There is an apparent contradiction in the global metal market.
The price of steel has climbed the whole year; according to one index, the forward price for a tonne of hot rolled steel is about $1,923, up from $615 last September. Meanwhile, the price of iron ore, the main ingredient of the steel trade, has fallen by more than 40% since mid-July. Demand for the steel is increasing, but the demand for iron ore is decreasing.
A number of factors are responsible for the high prices of steel futures, including tariffs imposed by the Trump administration on imported steel and pent-up industry demand after the pandemic. But China, that produces 57% of the world’s steel, also plans to reduce its production this year, and Which is simultaneously active in the markets for both steel and iron ore.
China cuts its steel production
In a heralded effort to curb pollution, China is: scaling down its steel sector, which produces between 10% and 20% of the country’s carbon emissions. (Aluminium smelters in the country face similar restrictions.) China has also increased tariffs on steel-related exports; For example, from August 1, the rate on ferrochrome, an ingredient of stainless steel, doubled from 20% to 40%.
“We expect crude steel production in China to decline in the long run,” said Steve Xi, senior consultant at research firm Wood Mackenzie. “As a heavily polluting industry, the steel industry will remain a key sector in China’s environmental protection work in the coming years.”

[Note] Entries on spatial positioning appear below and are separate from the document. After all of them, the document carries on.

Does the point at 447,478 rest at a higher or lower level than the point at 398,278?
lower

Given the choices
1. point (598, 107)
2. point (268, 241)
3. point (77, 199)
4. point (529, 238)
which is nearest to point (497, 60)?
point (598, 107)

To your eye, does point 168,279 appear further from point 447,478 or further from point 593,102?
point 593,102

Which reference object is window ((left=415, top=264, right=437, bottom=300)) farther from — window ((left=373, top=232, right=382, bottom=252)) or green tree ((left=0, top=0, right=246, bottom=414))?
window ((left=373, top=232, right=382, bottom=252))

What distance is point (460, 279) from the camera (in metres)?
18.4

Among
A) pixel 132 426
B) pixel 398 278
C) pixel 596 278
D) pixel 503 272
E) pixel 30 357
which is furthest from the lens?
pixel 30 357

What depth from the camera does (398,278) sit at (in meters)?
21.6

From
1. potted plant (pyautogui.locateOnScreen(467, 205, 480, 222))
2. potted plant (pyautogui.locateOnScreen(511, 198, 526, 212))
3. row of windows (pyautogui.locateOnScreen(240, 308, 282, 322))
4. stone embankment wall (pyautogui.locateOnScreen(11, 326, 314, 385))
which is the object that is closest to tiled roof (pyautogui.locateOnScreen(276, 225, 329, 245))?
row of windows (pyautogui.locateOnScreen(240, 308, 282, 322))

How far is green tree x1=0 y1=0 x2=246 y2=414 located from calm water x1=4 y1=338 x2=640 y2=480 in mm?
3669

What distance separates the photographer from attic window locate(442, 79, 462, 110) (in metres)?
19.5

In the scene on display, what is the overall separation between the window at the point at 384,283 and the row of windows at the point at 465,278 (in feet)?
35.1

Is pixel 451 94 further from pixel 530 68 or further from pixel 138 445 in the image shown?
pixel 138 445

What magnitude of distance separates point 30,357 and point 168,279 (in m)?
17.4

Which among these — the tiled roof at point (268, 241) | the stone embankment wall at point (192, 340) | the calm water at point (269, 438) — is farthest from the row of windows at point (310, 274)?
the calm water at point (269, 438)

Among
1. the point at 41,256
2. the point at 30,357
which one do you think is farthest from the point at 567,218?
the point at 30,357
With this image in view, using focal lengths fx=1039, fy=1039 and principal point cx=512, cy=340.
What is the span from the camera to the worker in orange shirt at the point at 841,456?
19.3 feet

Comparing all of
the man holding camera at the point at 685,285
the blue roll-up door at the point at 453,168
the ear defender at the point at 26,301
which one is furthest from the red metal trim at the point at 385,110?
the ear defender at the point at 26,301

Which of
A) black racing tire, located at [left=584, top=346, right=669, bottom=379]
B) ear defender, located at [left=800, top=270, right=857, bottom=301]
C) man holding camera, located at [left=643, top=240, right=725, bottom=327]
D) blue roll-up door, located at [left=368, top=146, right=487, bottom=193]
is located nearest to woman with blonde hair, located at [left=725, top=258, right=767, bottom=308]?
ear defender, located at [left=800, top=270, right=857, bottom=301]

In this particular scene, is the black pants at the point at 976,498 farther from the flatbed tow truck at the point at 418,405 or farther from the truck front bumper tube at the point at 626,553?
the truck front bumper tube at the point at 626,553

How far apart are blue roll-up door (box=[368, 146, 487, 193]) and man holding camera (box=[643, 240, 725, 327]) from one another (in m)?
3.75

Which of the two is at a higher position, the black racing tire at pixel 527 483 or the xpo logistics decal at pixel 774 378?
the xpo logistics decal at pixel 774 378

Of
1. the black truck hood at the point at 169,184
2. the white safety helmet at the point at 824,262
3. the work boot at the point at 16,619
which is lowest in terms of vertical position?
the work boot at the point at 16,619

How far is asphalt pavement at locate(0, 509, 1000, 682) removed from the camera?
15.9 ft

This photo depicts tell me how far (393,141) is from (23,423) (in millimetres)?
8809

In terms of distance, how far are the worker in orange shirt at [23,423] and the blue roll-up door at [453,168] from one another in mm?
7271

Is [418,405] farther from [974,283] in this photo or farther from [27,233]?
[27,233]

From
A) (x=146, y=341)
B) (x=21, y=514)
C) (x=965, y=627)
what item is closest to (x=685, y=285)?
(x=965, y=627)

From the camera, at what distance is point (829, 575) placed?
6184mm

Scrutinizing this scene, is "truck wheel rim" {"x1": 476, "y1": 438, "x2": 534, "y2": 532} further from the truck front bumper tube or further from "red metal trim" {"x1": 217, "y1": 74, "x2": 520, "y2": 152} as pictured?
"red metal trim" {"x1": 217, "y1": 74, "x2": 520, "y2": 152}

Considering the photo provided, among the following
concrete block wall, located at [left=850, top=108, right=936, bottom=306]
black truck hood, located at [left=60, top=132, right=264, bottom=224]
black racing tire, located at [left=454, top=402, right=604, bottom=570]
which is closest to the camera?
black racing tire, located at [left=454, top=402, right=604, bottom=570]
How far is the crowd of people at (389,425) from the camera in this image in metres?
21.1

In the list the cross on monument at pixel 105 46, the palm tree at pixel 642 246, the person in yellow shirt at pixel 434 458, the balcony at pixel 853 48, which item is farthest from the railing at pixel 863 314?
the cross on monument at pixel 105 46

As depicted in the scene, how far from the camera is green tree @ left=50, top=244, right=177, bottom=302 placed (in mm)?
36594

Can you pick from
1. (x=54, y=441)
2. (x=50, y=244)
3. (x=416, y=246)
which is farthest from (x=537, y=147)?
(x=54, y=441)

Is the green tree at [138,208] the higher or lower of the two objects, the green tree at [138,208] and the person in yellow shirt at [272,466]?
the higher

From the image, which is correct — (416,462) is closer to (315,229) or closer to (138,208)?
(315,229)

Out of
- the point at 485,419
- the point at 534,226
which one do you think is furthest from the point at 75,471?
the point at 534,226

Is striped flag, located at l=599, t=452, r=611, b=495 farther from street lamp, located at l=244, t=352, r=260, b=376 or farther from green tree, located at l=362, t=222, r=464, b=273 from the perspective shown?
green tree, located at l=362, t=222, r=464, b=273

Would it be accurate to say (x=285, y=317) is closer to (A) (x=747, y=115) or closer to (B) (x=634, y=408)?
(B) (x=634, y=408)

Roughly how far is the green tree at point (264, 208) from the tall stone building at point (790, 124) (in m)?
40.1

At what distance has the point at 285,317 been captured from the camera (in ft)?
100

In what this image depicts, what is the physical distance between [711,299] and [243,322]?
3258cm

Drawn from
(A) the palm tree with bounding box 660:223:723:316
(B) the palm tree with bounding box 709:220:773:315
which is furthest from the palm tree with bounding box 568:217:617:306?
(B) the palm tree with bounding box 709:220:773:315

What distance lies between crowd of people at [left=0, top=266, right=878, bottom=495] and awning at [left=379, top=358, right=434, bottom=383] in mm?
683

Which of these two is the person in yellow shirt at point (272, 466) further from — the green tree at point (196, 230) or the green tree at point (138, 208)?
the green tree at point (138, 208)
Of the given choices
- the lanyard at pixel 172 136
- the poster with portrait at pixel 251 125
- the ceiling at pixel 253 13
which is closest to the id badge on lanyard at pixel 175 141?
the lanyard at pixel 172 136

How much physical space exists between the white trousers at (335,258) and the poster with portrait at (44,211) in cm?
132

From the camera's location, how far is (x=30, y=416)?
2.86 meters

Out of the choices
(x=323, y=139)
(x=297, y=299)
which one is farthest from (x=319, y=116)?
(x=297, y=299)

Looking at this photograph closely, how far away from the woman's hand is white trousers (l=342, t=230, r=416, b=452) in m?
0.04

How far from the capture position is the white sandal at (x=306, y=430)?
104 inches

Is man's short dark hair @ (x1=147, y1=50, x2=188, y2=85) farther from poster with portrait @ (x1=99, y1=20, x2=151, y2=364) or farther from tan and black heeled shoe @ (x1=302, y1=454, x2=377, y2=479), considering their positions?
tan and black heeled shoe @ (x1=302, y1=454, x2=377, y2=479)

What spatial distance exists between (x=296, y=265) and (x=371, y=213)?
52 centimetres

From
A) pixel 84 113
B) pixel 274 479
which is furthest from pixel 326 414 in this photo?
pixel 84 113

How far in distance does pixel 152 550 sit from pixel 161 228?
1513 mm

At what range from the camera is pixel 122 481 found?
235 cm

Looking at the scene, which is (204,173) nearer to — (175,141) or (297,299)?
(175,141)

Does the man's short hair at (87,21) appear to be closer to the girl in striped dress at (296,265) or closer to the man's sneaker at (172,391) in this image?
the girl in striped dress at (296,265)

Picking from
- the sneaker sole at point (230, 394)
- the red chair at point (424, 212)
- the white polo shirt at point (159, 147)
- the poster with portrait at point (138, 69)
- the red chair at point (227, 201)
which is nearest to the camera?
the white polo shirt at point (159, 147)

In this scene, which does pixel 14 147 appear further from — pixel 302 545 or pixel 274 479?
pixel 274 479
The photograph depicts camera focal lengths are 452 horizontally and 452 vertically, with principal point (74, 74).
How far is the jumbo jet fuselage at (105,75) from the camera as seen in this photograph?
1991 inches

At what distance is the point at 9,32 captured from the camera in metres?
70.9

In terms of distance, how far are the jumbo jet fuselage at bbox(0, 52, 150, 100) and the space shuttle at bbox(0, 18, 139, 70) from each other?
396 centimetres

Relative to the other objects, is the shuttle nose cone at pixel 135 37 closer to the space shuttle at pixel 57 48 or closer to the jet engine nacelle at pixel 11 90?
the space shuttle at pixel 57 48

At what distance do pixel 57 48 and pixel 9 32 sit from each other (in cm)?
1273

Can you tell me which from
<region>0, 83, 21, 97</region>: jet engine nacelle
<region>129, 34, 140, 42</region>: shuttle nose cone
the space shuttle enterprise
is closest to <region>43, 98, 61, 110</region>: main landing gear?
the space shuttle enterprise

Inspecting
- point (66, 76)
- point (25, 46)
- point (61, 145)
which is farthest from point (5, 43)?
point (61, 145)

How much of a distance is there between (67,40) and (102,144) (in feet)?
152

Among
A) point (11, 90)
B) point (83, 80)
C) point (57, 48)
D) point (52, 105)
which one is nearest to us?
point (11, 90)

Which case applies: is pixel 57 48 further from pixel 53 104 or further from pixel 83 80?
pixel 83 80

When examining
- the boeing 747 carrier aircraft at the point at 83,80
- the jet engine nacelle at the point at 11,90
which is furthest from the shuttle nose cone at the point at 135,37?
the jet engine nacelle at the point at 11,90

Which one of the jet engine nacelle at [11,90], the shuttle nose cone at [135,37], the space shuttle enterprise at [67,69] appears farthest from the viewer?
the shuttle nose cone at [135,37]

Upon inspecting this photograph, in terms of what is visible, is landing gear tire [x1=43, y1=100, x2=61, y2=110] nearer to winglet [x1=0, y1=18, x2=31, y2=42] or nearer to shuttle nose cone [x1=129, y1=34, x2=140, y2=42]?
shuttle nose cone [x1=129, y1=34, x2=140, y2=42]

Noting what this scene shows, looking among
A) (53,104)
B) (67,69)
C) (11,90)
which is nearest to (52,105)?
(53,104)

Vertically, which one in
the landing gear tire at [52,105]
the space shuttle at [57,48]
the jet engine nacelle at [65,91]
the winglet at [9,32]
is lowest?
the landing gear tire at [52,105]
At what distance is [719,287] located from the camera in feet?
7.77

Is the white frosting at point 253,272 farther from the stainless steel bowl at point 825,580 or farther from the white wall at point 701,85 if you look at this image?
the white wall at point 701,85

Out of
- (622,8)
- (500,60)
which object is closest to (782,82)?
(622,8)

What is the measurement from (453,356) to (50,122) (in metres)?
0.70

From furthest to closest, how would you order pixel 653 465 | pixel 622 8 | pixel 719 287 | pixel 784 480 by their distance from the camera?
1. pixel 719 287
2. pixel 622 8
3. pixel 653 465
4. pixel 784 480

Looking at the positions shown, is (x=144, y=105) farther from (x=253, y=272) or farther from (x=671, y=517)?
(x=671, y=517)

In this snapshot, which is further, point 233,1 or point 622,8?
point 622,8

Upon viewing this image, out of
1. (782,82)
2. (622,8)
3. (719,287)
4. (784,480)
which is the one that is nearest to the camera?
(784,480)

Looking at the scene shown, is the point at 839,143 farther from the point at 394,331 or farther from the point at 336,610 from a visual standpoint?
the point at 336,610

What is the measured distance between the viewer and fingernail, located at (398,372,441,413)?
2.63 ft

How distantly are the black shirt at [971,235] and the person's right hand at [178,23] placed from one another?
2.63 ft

The production cuts, Xi noted, are resulting in lower iron ore consumption. Some steel mills, he said, have even dumped some of their iron ore stocks, raising alarms in the market. “The panic has spread to traders and has resulted in the malaise we are seeing.”
Mining companies are also adapting to China’s new production targets. “The increasing likelihood of severe cuts to steel production in China in the current six months, as confirmed by China’s largest industry association in early August, is testing the optimistic resolve of futures markets,” said a vice president at BHP, Anglo. -Australian mining giant, wrote in a note from the end of August on the outlook for 2021.
China’s tight global supply of steel suggests that shortages of many products will continue until supply and demand stabilize after the pandemic. For example, car companies are already trying to cope with a shortage in the supply of semiconductor chips; a Ford manager told CNBC that steel too is now part of a “new crisis” of raw materials.
In 2019, the US produced 87.8 million tons of steel, according to the World Steel Association, less than a tenth of China’s 995.4 million tons of production. So while US steelmakers are now making more steel than they have done since the 2008 financial crisis, it will be some time before they can fill the shortfall that China’s austerity measures will create.